___ Text
My grandmother and I had a conversation about my future a few days before she passed away. As I was sitting on her hospital bed sharing her favorite chocolate frosty from Wendy’s, she hugged me and said, “You will be something wonderful. You will do great things in this world and you do not need to let anyone tell you any different. When my grandmother died, I became increasingly angry and depressed at the loss of the only person I felt “understood me.”

Growing up in a Jewish home did not leave much creative freedom as far as tattoos are concerned. My mother, the most inspirational woman I know, absolutely hates tattoos.  The fact that something I wanted so badly could change our relationship so dramatically was difficult to grasp.

It was a few moths after my grandmother’s passing I started my sleeve. I wanted to remember this chapter in my life. I had found that tattoos are permanent, material objects are not and I wanted to remember my grandmother and grandfather. The first piece of my tattoo is a traditional anchor with a script of an e.e.cummings poem, i carry your heart.  I carry them with me every. single. day.
______
___ Data extract
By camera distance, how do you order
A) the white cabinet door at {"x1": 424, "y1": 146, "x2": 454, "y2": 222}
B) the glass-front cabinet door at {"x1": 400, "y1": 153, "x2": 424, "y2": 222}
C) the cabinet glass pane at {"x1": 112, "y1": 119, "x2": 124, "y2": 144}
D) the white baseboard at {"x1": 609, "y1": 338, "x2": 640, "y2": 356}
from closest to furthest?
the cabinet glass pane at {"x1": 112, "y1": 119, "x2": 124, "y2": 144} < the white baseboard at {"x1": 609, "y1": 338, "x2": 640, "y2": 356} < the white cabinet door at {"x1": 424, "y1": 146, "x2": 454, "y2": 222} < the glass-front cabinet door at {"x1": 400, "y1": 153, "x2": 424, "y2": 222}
______
### Exercises
A - Using the text about the tattoo sleeve, answer each question in a single line:
(i) What were the writer and the grandmother sharing on the hospital bed?
(ii) How does the writer's mother feel about tattoos?
(iii) What is the first piece of the writer's tattoo?
B - Rewrite the text about the tattoo sleeve from "My grandmother and I" up to and including "difficult to grasp.", putting "grandma" wherever "grandmother" appears.
C - Carry on the text about the tattoo sleeve, starting right after its last sentence.

### Answers by task
A -
(i) Her favorite chocolate frosty from Wendy’s.
(ii) She absolutely hates tattoos.
(iii) A traditional anchor with a script of an e.e.cummings poem, i carry your heart.

B -
My grandma and I had a conversation about my future a few days before she passed away. As I was sitting on her hospital bed sharing her favorite chocolate frosty from Wendy’s, she hugged me and said, “You will be something wonderful. You will do great things in this world and you do not need to let anyone tell you any different. When my grandma died, I became increasingly angry and depressed at the loss of the only person I felt “understood me.”

Growing up in a Jewish home did not leave much creative freedom as far as tattoos are concerned. My mother, the most inspirational woman I know, absolutely hates tattoos.  The fact that something I wanted so badly could change our relationship so dramatically was difficult to grasp.

C -
I strive to be the best person and most successful young adult. I have made great strides in my young life and looking at my arm is my therapy reminding me how much I have accomplished. The people I ran from I now embrace.  I love my family even if they don’t love my tattoos. I have them for me, my own permanent reminder from where I came and where I am going. Each tattoo I have serves as a bookmark for me looking back during my life. I wouldn’t change that for the world.